SOURCE DOCUMENT:
/---

When asked by website VG247 what Hollywood actor could play Claptrap on-screen, Gearbox members suggested Dwayne Johnson or Bill Murray. Jack Black voiced Claptrap in the Borderlands film, released in 2024.

In non-Borderlands media, he has appeared in Fortnite as a purchasable pet and as part of a quest and makes an easter egg cameo in the video game Torchlight II and the film Ready Player One. Claptrap is also one of the player's opponents in the crossover game Poker Night 2. Joshua Derocher of Destructoid noted that because Claptrap vocalizes his thoughts and acts on impulse, he makes for a terrible poker player.

== Promotion and reception ==
A variety of merchandise has been made of Claptrap, portraying him as a talking car charger, Funko Pops, geek-themed controller holders, and a deluxe figure from McFarlane Toys, which Michael McWhertor of Kotaku praised for its detail.

Claptrap has evoked both strong positive and negative responses from fans and critics alike. Multiple journalists of PC Gamer expressed their opinions of Claptrap in an article dedicated to the character. Alyse Stanley of Rock Paper Shotgun described him as an annoying but beloved character, and Tom Sykes of PC Gamer acknowledged this divide in reception by referring to him as a "beloved/behated mascot". Chris Capel of GameRevolution described Claptrap as a slightly annoying mascot; Andy Kelly of PC Gamer said that "When he starts dancing and beatboxing I want to toss him in a car crusher then eject the resulting yellow cube into a wormhole that leads directly to the shit dimension, where everything's made of shit." Shaun Prescott stated that "Claptrap is more annoying than virtually every other character and dialogue line in every single Borderlands game." Christopher Livingston described him as "Not good, but I'm sure not the worst. But definitely one of the worst." Jody Macgregor wrote that after playing the first Borderlands game he hated Claptrap "just like everyone else", but started changing his mind after playing Borderlands 2, which he attributed to the improved writing for the character. Fraser Brown stated that Claptrap "is just a really loud Minion. Throw him in the bin." Wesley Fenlon claimed the character is "bad unless voiced by Keith David." Samuel Roberts claimed that "He wasn't bad until dubstep." Andrew Webster of The Verge claimed that Claptrap is one of the most obnoxious robots, and Jamie Latour of TheGamer argued that "Claptrap's whole schtick is being obnoxious, but even a self-aware joke runs its course after being in literally every game."

\---

HOW TO COMPLETE THIS TASK: Return everything in the Claptrap text from "In non-Borderlands media, he" down to "terrible poker player.", copied word for word.

GIVEN INFORMATION:

/---

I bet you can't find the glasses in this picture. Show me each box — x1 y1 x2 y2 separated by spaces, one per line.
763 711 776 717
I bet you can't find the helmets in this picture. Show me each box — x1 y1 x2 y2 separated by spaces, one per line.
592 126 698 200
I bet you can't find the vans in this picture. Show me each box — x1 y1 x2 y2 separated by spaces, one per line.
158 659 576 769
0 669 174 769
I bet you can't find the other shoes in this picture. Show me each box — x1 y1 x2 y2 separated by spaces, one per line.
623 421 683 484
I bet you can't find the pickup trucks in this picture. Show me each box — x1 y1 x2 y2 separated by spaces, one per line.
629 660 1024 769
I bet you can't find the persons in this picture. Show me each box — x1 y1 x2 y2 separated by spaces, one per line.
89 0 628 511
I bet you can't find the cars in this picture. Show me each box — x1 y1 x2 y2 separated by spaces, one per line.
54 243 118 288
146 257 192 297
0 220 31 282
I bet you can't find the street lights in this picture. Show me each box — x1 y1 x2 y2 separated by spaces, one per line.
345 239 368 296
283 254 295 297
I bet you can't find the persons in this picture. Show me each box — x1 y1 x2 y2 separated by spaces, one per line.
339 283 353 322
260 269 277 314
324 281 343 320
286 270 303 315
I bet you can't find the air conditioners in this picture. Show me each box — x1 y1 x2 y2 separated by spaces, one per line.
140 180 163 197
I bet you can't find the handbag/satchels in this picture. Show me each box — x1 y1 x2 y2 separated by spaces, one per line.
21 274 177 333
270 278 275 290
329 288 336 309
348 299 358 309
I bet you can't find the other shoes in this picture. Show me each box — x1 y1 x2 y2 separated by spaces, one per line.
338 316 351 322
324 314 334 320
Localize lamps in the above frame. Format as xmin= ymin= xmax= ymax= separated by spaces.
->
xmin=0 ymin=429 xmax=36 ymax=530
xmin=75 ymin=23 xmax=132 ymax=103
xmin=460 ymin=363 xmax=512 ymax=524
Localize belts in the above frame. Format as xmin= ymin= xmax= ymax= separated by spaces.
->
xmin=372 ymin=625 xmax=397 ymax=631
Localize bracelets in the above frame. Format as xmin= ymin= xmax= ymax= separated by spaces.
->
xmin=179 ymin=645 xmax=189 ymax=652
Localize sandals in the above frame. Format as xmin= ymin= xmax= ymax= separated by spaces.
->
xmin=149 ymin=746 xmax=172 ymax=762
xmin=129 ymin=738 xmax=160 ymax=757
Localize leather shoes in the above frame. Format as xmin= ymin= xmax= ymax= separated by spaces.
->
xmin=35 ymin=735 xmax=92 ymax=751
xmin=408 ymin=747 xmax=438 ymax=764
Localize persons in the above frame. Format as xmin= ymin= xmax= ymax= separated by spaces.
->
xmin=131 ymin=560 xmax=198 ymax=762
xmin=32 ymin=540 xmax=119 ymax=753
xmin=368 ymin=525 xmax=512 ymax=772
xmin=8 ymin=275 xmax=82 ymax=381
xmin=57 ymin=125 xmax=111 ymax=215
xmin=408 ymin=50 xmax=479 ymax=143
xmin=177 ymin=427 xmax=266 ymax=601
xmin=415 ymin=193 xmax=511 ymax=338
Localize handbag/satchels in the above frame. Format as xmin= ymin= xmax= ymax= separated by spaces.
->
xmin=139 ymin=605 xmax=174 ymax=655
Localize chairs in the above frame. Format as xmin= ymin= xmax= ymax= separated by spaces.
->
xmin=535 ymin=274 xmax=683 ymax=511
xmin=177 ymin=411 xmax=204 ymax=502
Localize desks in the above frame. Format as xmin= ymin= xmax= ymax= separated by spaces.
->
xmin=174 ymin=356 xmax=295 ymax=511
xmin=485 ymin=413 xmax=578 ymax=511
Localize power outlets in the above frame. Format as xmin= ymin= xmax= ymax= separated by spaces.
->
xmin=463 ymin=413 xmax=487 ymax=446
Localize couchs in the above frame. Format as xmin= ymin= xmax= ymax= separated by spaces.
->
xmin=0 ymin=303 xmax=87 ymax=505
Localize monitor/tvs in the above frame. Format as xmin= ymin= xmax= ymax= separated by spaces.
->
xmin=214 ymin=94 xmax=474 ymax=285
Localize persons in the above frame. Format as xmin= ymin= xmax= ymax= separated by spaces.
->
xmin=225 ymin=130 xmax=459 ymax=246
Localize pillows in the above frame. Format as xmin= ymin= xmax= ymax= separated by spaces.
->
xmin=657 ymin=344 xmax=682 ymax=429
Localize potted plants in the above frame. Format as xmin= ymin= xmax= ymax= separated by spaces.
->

\---

COMPLETED EXERCISE:
In non-Borderlands media, he has appeared in Fortnite as a purchasable pet and as part of a quest and makes an easter egg cameo in the video game Torchlight II and the film Ready Player One. Claptrap is also one of the player's opponents in the crossover game Poker Night 2. Joshua Derocher of Destructoid noted that because Claptrap vocalizes his thoughts and acts on impulse, he makes for a terrible poker player.